-- What to work on --
Reproduce, word for word, every line starting at the line that contains "Among pixel 754" and ending with the final line of the entries.

-- Data provided --
---+---

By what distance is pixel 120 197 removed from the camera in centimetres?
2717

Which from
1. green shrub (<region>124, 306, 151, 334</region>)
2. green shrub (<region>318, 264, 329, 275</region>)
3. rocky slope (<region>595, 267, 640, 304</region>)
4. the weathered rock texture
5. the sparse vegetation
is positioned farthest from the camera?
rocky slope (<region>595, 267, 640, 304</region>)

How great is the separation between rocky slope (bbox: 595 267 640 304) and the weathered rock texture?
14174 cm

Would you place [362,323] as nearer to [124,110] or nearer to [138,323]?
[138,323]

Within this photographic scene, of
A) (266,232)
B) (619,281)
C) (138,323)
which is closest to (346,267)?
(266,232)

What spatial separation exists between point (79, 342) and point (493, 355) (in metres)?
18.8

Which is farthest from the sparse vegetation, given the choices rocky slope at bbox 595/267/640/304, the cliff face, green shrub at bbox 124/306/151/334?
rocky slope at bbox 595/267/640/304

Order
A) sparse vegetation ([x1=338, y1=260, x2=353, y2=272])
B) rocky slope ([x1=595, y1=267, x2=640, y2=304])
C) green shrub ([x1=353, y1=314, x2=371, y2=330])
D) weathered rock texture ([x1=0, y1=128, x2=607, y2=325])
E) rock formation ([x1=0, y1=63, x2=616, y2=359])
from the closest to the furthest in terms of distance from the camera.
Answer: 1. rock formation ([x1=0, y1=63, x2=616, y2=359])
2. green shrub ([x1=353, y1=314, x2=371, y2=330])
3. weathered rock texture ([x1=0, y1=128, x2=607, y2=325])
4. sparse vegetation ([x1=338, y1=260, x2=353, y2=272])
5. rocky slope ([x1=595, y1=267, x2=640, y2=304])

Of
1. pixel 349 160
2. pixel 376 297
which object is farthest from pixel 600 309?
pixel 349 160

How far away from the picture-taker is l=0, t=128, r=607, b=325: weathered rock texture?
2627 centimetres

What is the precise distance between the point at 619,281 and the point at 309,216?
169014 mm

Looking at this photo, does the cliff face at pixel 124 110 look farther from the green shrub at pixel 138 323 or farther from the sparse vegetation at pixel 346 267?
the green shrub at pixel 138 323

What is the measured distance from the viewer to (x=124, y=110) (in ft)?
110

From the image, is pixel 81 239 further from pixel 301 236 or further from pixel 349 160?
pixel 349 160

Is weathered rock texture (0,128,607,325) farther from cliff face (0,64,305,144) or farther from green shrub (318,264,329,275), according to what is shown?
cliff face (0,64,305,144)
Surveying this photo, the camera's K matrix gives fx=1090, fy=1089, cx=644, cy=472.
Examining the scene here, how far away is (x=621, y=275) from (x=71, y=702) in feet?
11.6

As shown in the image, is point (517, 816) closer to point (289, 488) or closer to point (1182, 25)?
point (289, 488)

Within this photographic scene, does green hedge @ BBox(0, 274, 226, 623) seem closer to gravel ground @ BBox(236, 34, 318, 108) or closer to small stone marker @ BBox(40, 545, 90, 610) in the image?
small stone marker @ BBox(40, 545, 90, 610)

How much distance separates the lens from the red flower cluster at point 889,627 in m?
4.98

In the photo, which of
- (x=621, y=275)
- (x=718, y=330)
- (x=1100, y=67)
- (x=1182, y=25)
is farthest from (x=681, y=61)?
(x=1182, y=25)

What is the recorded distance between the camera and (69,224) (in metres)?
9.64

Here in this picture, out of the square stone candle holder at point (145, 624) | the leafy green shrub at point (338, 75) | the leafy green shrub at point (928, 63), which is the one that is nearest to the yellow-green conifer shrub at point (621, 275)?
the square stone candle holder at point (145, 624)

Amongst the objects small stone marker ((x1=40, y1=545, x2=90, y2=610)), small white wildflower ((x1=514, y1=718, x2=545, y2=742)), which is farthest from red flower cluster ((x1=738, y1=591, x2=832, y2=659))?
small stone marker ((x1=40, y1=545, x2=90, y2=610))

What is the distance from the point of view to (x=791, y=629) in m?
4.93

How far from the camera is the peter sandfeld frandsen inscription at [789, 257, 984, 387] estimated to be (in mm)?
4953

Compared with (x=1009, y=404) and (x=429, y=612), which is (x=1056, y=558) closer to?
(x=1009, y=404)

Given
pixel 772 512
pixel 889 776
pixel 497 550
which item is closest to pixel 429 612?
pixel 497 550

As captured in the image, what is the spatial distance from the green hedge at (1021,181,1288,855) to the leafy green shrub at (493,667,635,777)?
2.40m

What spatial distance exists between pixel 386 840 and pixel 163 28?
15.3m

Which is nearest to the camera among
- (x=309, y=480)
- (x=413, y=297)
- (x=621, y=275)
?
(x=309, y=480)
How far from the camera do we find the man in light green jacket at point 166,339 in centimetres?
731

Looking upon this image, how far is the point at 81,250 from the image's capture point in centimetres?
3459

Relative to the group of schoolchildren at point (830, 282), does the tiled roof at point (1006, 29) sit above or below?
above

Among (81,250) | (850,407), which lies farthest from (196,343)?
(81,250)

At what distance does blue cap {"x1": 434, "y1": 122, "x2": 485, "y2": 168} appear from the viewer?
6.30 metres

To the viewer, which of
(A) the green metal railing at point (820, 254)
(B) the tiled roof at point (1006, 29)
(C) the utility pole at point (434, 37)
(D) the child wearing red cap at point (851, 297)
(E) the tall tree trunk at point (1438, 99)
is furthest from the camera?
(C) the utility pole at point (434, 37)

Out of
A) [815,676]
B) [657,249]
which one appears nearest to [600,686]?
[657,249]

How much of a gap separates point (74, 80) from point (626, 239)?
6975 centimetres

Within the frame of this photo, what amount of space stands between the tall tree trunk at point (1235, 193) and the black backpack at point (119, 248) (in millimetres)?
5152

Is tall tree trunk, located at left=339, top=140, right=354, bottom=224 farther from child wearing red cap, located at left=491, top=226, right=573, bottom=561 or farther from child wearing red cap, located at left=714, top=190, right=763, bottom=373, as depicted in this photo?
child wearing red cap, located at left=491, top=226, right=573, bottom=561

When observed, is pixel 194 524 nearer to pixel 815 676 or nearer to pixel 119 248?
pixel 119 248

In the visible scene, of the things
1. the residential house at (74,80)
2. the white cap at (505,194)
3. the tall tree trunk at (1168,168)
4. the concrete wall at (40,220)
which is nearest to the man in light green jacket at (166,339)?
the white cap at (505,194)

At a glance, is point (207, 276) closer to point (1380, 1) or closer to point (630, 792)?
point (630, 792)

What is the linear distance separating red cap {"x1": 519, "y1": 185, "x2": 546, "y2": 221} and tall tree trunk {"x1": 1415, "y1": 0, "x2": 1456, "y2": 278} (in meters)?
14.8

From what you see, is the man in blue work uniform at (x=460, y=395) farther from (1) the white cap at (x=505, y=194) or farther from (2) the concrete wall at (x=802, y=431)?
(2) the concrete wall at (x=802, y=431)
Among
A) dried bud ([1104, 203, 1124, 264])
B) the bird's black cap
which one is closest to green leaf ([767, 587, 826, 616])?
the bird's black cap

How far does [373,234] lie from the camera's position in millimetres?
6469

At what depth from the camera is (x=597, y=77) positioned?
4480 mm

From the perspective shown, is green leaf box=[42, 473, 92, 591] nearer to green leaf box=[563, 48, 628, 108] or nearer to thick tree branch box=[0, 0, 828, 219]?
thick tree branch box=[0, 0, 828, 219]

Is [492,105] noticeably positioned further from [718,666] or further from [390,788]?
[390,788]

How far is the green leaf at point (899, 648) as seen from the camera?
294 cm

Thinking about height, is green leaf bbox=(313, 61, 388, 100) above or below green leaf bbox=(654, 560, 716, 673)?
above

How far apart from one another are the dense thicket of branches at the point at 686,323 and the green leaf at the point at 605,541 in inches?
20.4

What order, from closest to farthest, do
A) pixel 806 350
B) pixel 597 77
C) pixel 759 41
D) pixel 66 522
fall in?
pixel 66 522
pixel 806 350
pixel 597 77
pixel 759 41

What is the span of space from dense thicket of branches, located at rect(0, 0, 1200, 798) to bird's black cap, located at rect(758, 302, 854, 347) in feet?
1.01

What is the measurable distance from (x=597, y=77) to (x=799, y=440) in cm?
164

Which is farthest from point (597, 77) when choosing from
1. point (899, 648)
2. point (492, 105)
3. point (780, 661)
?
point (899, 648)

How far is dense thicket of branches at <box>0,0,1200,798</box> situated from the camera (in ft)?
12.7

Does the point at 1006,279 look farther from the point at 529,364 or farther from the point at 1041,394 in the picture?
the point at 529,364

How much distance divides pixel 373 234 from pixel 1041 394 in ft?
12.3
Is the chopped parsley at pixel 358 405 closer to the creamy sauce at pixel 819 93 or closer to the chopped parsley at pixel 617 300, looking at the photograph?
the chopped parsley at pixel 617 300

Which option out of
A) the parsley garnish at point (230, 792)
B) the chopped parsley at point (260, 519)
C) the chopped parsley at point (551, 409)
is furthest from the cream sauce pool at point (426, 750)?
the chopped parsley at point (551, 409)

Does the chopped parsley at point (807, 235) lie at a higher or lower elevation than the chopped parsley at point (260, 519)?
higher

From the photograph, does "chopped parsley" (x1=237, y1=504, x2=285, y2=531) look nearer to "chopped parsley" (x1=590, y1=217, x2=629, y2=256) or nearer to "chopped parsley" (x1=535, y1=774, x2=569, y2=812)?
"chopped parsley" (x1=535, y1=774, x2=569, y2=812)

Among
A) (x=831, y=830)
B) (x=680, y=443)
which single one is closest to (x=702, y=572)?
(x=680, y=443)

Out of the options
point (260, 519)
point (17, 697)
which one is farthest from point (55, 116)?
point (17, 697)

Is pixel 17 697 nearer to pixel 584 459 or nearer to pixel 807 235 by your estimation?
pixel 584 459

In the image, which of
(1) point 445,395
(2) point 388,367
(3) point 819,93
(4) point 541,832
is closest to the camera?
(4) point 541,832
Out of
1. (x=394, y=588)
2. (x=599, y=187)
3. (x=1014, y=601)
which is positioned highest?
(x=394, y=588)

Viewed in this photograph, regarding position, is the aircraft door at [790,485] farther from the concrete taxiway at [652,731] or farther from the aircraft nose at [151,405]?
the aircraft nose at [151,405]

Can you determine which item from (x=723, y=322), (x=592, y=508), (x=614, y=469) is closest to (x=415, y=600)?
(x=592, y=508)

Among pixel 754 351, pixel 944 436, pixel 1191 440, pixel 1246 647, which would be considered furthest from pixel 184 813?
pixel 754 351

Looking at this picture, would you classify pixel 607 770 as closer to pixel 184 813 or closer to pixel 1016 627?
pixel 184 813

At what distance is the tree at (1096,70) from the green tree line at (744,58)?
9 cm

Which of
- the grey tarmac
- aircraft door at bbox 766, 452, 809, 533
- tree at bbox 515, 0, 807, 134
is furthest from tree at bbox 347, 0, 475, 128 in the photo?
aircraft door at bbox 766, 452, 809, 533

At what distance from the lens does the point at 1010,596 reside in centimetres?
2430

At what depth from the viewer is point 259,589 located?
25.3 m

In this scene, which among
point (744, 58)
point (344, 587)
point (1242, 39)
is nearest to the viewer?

---+---

-- The result --
Among pixel 754 351, pixel 944 436, pixel 1191 440, pixel 1246 647, which would be considered furthest from pixel 184 813?
pixel 754 351

Looking at this picture, would you classify pixel 607 770 as closer to pixel 184 813 or closer to pixel 1016 627?
pixel 184 813

At what distance is the tree at (1096,70) from the green tree line at (744,58)?
9 cm

Which of
- the grey tarmac
- aircraft door at bbox 766, 452, 809, 533
- tree at bbox 515, 0, 807, 134
is furthest from tree at bbox 347, 0, 475, 128 in the photo?
aircraft door at bbox 766, 452, 809, 533

At what distance from the lens does the point at 1010,596 reside in centimetres?
2430

At what depth from the viewer is point 259,589 located?
25.3 m

In this scene, which among
point (744, 58)
point (344, 587)
point (1242, 39)
is nearest to the viewer?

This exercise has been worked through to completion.